The Largest Lender and its Greatest Enemy, Sitting Side by Side
I thought I would share some commentary from Diana Olick of CNBC in regards to her listening to a hearing of the House Financial Services Committee this morning.
She said they were talking about "mortgage issues and then said (I know, I’ve really got to get out more)." Yes, we all do, but the facts are that this is fascinating and by far the biggest "issue" that our country is facing right now. You can't keep your eyes off what lender has went belly up, what CEO has been given the axe and how much Countrywide stock is down today.
Listening or watching government testimony is part of the "reporting" or "blogging" part of my job. I didn't catch the hearing this morning, but the last few hearings that I have witnessed, were by far the best television I have watched in years. Nothing gets me happier (well almost) then seeing our nations Senators tear into Ben Bernake about our "mortgage issues" and housing crisis, live on TV!
Unfortunately, for Diana Olick, today was not as entertaining as she'd like it. However, I thought I'd share some comments with you that she had made in regards to NACA (The Neighborhood Assistance Corporation of America) and Countrywide's new relationship.

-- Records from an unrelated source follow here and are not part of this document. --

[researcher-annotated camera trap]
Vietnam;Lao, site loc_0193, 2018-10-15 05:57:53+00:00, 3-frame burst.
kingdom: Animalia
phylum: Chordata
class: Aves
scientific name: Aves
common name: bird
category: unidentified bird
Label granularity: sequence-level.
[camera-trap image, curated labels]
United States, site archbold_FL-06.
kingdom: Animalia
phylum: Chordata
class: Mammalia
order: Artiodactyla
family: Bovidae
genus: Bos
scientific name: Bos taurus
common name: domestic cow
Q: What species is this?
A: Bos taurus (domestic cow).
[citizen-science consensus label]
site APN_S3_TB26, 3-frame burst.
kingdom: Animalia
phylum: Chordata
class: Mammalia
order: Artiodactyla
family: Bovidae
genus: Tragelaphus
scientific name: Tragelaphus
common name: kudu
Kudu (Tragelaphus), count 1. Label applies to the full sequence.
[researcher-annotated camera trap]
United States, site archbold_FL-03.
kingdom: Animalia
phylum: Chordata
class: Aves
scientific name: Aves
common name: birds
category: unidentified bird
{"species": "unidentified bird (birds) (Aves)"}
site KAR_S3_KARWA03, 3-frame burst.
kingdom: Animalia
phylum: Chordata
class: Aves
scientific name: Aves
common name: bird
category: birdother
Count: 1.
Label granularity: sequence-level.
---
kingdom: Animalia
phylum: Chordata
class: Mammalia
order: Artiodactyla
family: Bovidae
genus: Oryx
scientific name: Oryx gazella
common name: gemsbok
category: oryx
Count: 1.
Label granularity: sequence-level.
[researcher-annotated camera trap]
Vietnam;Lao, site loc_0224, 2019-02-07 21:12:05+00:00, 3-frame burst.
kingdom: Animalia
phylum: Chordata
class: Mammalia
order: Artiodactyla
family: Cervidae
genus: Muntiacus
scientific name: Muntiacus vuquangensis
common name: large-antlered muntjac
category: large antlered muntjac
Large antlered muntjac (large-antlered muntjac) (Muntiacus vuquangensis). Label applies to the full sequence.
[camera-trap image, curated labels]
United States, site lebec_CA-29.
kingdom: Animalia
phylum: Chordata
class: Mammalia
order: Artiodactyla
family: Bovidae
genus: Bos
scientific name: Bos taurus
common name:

The next panel included two strange bedfellows: Countrywide Financial [CFC 9.42 -0.86 (-8.37%) ] and NACA, or the Neighborhood Assistance Corporation of America. NACA had been a huge critic of Countrywide, boycotting its local offices and pretty much blaming it for the fall of the housing market.
Anyway, the two are now working together to modify troubled loans in a unique agreement that, in my mind, is fascinating. Bruce Marks, NACA’s chief, told me yesterday that when the Countrywide official asked for a meeting with him to discuss this, he didn’t believe anything like this would ever happen.
I wanted the lawmakers to get a better understanding of this agreement, of the unique circumstances that actually have the investors in these loans willing to forego contracts and modify the products they purchased.
And the fact that Countrywide is willing to spend all this time and manpower modifying the loans, for which they get no additional servicing fee…well the whole thing, to me at least, is an unbelievable example of just how bad all these loans are.
The largest lender and its greatest enemy, sitting side by side, as the lender basically admits that the loans it sold are in deeper trouble than we thought, not to mention the act of modifying them in such a way, is a tacit admission that the loans were bad to begin with. Unfortunately, barely three or four lawmakers actually made it to the hearing. Need I say more?